In interpreting a will what we have to find out is intention of the testator, and if his intention was to give his estate equally to his wife and six sons as tenants-in-common and to retain the wife only as the manager of the entire estate during her life, the question how the wife and children understood that intention is not of any consequence. At the most, what can be said about annexures 'D-1' to 'D-3' is that under these documents the sons allowed the mother to enjoy the income of their shares also during her lifetime, probably in consideration that after her death they might get her share as well. (The mother had full right of disposal over her share, which she might dispose of or alienated in any manner during her lifetime or by will; and probably, the sons wanted to prevent that by allowing her to enjoy the income of their shares as well during her lifetime.) Therefore, annexures 'D-1' to 'D-3' serve no useful purpose.
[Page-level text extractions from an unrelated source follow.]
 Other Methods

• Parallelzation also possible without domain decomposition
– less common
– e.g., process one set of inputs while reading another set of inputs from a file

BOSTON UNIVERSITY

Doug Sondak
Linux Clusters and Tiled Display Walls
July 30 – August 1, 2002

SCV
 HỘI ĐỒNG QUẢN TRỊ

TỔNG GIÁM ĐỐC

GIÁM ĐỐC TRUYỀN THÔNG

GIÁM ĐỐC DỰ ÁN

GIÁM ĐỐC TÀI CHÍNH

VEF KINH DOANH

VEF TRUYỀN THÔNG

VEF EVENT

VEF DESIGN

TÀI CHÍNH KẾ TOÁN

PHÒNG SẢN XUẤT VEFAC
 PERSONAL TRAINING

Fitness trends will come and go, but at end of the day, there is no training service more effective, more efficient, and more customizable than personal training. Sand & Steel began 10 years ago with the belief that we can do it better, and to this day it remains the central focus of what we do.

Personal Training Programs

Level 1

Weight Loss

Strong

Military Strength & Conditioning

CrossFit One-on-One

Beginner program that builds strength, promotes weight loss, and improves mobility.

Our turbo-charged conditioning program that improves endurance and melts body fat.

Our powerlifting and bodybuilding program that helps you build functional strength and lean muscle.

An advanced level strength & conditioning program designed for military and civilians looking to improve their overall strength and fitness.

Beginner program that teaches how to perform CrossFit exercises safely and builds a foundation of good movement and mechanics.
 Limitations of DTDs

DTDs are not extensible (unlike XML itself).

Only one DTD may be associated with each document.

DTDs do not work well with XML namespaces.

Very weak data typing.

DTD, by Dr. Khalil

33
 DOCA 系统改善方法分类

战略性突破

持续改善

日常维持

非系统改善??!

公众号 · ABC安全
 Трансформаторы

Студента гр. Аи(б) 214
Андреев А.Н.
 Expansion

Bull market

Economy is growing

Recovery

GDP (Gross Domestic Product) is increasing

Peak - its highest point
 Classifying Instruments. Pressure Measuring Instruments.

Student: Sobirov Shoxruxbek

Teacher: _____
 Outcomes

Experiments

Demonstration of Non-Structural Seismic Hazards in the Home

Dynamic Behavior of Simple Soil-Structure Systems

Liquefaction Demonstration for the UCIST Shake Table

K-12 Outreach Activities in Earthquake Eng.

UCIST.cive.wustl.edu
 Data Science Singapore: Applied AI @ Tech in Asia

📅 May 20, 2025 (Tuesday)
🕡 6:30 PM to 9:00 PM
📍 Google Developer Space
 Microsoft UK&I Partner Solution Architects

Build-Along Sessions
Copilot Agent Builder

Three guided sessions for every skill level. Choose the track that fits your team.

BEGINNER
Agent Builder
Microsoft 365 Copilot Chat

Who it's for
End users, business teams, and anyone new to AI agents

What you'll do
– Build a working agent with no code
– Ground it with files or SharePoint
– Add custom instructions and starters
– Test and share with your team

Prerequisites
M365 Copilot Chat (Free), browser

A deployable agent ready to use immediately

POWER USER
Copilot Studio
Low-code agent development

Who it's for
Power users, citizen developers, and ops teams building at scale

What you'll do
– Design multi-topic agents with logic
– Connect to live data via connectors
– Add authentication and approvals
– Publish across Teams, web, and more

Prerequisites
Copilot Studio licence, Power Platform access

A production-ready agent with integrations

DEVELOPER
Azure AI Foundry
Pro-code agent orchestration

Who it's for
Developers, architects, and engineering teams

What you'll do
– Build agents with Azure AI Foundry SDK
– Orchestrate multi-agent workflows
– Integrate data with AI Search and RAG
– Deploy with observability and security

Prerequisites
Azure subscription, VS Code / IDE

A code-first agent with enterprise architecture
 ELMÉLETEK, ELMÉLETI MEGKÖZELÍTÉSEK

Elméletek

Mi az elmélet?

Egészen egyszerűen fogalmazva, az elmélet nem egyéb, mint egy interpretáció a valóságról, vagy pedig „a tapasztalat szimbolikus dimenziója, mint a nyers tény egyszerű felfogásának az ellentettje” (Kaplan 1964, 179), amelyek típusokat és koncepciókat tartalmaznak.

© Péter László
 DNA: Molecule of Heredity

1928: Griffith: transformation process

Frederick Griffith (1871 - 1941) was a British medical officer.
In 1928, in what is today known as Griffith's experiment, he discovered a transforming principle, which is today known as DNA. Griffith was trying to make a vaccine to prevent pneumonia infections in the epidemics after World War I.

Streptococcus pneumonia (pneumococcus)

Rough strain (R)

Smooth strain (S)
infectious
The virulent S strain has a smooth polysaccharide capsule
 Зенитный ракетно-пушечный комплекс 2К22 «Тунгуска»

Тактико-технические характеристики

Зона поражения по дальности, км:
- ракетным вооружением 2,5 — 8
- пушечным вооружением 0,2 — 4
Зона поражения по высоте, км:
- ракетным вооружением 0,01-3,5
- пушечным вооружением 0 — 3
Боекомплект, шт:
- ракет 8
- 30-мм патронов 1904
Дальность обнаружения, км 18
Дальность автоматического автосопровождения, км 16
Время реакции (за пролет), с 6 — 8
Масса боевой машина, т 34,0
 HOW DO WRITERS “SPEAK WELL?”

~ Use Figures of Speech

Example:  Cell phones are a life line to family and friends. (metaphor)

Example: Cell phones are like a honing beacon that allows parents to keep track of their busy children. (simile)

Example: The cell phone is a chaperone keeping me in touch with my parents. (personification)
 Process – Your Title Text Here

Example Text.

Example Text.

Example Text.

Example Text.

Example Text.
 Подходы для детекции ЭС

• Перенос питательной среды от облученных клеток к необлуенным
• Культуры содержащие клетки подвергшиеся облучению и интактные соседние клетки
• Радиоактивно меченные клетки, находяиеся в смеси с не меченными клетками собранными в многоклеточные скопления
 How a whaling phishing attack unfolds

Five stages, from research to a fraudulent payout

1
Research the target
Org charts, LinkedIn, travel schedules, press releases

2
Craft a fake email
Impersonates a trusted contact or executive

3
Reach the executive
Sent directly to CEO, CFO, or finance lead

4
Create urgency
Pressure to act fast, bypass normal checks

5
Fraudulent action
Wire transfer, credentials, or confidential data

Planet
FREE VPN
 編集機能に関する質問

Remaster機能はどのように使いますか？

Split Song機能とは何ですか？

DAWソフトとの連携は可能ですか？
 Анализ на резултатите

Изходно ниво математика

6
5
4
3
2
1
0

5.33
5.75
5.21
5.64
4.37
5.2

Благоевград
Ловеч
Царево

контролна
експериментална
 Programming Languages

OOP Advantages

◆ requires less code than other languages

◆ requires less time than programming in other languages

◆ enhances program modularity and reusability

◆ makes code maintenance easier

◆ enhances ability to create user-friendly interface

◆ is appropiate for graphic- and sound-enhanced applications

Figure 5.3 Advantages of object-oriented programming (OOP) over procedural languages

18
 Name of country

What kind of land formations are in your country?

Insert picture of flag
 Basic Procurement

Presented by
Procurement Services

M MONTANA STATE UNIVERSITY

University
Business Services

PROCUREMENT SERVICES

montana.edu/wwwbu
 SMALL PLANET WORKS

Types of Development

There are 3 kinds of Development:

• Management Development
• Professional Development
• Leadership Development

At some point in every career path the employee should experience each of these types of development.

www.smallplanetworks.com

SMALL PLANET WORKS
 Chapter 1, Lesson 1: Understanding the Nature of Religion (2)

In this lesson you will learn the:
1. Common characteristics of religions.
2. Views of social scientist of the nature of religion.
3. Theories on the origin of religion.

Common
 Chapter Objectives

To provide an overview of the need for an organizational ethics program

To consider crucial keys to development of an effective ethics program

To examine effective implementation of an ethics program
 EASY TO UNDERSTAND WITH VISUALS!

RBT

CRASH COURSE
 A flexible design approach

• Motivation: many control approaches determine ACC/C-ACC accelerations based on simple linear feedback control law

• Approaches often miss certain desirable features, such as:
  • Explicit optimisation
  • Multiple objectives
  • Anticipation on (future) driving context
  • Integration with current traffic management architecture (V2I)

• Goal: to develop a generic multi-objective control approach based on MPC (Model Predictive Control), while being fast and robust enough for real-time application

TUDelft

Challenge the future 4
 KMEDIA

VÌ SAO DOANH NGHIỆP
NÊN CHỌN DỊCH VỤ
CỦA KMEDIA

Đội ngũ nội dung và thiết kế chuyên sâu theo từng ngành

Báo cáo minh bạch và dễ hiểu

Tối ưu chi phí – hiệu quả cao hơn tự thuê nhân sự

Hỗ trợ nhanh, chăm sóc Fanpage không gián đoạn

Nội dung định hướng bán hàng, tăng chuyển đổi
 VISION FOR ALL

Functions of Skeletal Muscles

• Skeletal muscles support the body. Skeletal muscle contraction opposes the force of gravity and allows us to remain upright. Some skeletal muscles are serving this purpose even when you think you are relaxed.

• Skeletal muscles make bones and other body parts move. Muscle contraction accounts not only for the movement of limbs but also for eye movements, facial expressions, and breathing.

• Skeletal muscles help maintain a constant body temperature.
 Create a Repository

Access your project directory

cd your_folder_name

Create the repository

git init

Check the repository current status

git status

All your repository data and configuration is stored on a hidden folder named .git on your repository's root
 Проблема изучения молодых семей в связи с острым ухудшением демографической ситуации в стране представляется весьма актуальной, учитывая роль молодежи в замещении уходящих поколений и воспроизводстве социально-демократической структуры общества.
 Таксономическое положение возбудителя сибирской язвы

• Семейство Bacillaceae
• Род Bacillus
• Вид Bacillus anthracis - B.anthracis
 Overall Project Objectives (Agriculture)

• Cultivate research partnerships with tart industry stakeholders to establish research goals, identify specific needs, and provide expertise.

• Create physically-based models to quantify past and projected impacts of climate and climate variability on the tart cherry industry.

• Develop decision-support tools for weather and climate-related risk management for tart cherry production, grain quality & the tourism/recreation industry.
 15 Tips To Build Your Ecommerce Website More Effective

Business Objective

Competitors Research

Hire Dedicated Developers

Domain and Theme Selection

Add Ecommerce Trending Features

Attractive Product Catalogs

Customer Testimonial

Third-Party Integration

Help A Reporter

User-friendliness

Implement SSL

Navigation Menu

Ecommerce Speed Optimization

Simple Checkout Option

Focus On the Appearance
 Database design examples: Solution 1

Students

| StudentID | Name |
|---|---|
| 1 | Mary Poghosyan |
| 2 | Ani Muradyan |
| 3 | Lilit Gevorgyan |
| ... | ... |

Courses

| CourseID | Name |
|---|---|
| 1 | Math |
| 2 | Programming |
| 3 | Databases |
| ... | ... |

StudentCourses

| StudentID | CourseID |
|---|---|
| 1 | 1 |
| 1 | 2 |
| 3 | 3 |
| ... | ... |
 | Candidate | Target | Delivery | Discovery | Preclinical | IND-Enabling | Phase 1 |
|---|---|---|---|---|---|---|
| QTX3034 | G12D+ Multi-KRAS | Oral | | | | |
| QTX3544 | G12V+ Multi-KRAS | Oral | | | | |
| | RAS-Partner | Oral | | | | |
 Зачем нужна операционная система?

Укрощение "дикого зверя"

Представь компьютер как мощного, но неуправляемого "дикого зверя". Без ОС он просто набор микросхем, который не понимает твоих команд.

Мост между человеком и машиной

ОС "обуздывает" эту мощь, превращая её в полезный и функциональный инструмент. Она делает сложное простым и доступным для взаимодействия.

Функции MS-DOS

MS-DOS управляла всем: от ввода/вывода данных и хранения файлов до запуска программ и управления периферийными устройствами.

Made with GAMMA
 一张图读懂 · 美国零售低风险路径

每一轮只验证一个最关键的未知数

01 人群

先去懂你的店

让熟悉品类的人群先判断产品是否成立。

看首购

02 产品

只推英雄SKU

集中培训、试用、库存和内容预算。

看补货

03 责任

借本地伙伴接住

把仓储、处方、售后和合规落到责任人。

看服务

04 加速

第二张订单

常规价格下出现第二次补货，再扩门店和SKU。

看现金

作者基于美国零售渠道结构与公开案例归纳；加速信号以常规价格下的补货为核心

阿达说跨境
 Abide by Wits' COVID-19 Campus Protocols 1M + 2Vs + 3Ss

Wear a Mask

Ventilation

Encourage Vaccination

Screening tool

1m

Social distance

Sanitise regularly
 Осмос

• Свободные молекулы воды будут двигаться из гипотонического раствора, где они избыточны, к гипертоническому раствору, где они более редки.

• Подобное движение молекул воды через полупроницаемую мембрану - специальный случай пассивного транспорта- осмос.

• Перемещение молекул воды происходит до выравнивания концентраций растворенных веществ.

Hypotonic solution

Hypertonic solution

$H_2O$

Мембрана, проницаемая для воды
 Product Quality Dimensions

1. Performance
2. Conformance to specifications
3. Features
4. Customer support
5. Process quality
If at all annexures 'D-1' to D-3' created any interest in Karthyayani Pillai, it was life-estate, which, on her death, reverted to the sons; and in such a case, under section 24(1) of the Act, no property should be deemed to have passed on her death.

Since, under the will, the interest of Karthyayani Pillai over the properties did not extend to the whole of their income, section 40 has no application to the case. Again, since under the will, the entire estate did not pass to her on the death of her husband, what passed to her sons on her death was only her seventh share.

What remains to be considered is the decision of the Calcutta High Court relied on by the counsel of the revenue. In that case a Negendra Nath Banerjee died in 1930, leaving his widow, Sudhir Bala. Under the will left by him Sudhir Bala was appointed executrix; and a life-estate was conferred on her reserving the absolute estate to the petitioner. After the death of Sudhir Bala in 1960, the question arose whether the petitioner was liable to pay estate duty. It was urged on behalf of the petitioner that the absolute estate vested in him on the death of Nagendra Nath in 1930; and that no property passed to him on the death of Sudhir Bala. This argument was rejected by Purshottam Chatterjee-Sudhir Bala had a lifestate, which meant that she had an interest in the properties which extended to the whole of the income thereof. Naturally, section 40 of the Act applied; and therefore, on the death of Sudhir Bala the petitioner had to pay estate duty. This was what Purshottam Chaterjee J. held in that case.

But, there are some observations in that judgment, which may indicate that the expression 'Property passes' means possession of property passes ' and not 'title to property passes.' The learned judge has considered the decision in Earl Cowley v. Commissioners of Inland Revenue. In that case a property was mortgaged and there was also an annuity in favour of the father, the son having the remainder over. It was held that the settled property, which passed to the son on the fathers death, was only the equity of redemption; and that estate duty was payable only on the equity of redemption and not on the value of the property. This decision is authority for the position that 'property' does not mean mere 'possession of property' or mere 'title to property'. In the case before the Calcutta High Court, what Sudhir Bala had was not mere position, but possession and enjoyment of the entire income, of the properties. In the case before us, what Karthyani Pillai had was mere possession and management of the properties and not the enjoyment of the entire income thereof. In other words, Sudhir Balas interest in properties extended to the whole income, while Karthyayani pillais interest extended only to her seventh share of the income. If Purshottam Chatterjee J. meant that the passing of mere possession of the properties without reference to the enjoyment of the income thereof was sufficient, we are afraid, with due respect to the learned judge. we cannot agree.

The result is that the answer to be given to the question referred is in the negative and against the revenue. However we pass no order regarding costs.

A copy of this judgment may be sent to the appropriate authority according to law.